Imprescritibilidade da ação de ressarcimento ao erário em caso de atos de improbidade praticados dolosamente


Prescrição
Se um direito é violado, o titular deste direito passa a ter a pretensão de buscar judicialmente a reparação do dano (de forma específica ou pelo equivalente em dinheiro).
Essa pretensão, contudo, deve ser exercida dentro de um prazo previsto na lei. Esgotado esse prazo, extingue-se a pretensão. A extinção dessa pretensão pelo decurso do prazo é chamada de prescrição.
Isso está previsto no art. 189 do Código Civil, valendo, como regra geral:
Art. 189. Violado o direito, nasce para o titular a pretensão, a qual se extingue, pela prescrição, nos prazos a que aludem os arts. 205 e 206.

A prescrição tem como fundamentos a pacificação social e a segurança jurídica. Se não existisse prazo para o titular do direito exercer a sua pretensão, todas as relações jurídicas seriam sempre marcadas pela incerteza e instabilidade, considerando que um fato ocorrido há anos ou mesmo décadas poderia ser questionado.
A prescrição está presente nos diversos ramos do Direito, inclusive no Direito Administrativo.

Prescrição e atos de improbidade administrativa
Os atos de improbidade administrativa, assim como ocorre com as infrações penais, também estão sujeitos a prazos prescricionais.
Logo, caso os legitimados ativos demorem muito tempo para ajuizar a ação de improbidade administrativa contra o responsável pelo ato ímprobo, haverá a prescrição e a consequente perda da pretensão punitiva.

Qual é o prazo prescricional para a propositura de ações de improbidade administrativa?
Como regra, 5 anos.
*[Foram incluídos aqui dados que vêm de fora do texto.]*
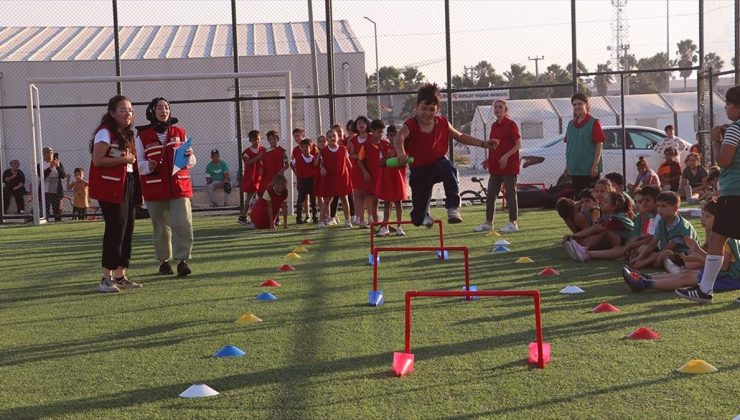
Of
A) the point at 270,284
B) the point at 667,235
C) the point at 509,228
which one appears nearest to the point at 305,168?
the point at 509,228

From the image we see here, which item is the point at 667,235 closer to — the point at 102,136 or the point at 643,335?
the point at 643,335

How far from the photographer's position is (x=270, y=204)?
1716cm

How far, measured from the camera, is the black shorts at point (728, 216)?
24.6 feet

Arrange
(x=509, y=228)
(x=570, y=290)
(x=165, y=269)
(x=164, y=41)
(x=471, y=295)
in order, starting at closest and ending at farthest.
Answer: (x=471, y=295) → (x=570, y=290) → (x=165, y=269) → (x=509, y=228) → (x=164, y=41)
Isso está previsto no art. 23 da Lei nº 8.492/92. Confira o texto legal:
Art. 23. As ações destinadas a levar a efeitos as sanções previstas nesta lei podem ser propostas:
I - até cinco anos após o término do exercício de mandato, de cargo em comissão ou de função de confiança;
II - dentro do prazo prescricional previsto em lei específica para faltas disciplinares puníveis com demissão a bem do serviço público, nos casos de exercício de cargo efetivo ou emprego.
III - até cinco anos da data da apresentação à administração pública da prestação de contas final pelas entidades referidas no parágrafo único do art. 1o desta Lei.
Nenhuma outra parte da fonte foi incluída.